Dentre as declarações mais recorrentes quando se fala na premência de uma resposta articulada à emergência climática, um dos principais pontos levantados é justamente a falta de orçamento suficiente para o do Ministério do Meio Envolvente e Mudança Climática. Nesse sentido, parece-me que a escolha racional diante dos desastres ambientais que nos abatem seria pelo fortalecimento dos organismos competentes para mourejar com as catástrofes que enfrentamos. Das enchentes no Rio Grande do Sul às queimadas que se espalham pelo país, há instituições de Estado com histórico e perícia para mourejar com isso. Os órgãos do Sistema Vernáculo de Proteção e Resguardo Social, o Corpo de Bombeiros, o IBAMA, o ICMBio e até mesmo o INCRA são organismos muito mais adequados para responder ao cenário em tela.
Se é perceptível que a crise climática e os consequentes desastres ambientais exigem ampla mobilização do Estado, é perceptível também que há décadas reproduzimos padrões de alocação orçamentária que reforça a malversação do quantia público ao mesmo tempo que enfraquece os organismos cuja função precípua é atuar na resposta a essas questões.

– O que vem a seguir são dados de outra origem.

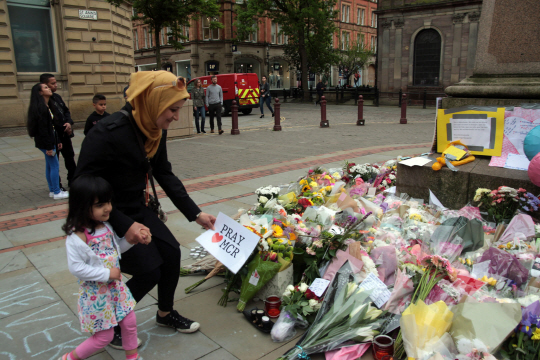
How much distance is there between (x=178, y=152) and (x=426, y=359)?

E esse é o terceiro motivo pelo qual argumentamos contra o recurso às forças armadas para mourejar com a crise ambiental. Diante das graves consequências da emergência climática, é urgente volver o desmonte dos organismos dedicados à taxa ambiental no Brasil, certamente aprofundado durante o governo Bolsonaro, mas fomentando historicamente pelos interesses do agronegócio brasiliano em seu extrativismo predatório. É urgente, pois, prometer orçamento adequado para realização das tarefas de tais organismos, não só perante tragédias, mas de forma permanente.
Temos, portanto, um duplo distúrbio. Do ponto de vista da política ambiental, a consequência do recurso às forças armadas é o esgotamento da estrutura de Estado voltada à implementação da política ambiental, principalmente as respostas necessárias à emergência climática. Do ponto de vista da política de Resguardo, as forças armadas brasileiras se distanciam cada vez mais da atividade que justifica sua existência e, ao mesmo tempo, ampliam sua ocupação do Estado pela via orçamentária.
Assim, esse texto deve ser visto porquê um alerta para que não aprofundemos ainda mais os erros que vêm sendo cometidos tanto do ponto de vista da política ambiental quanto no que diz reverência às relações do governo com as forças armadas. O inchaço das fileiras não pode servir de argumento para que sejam empregados em toda e qualquer atividade da gestão pública. Por fim, não se combate queimadas com fuzis.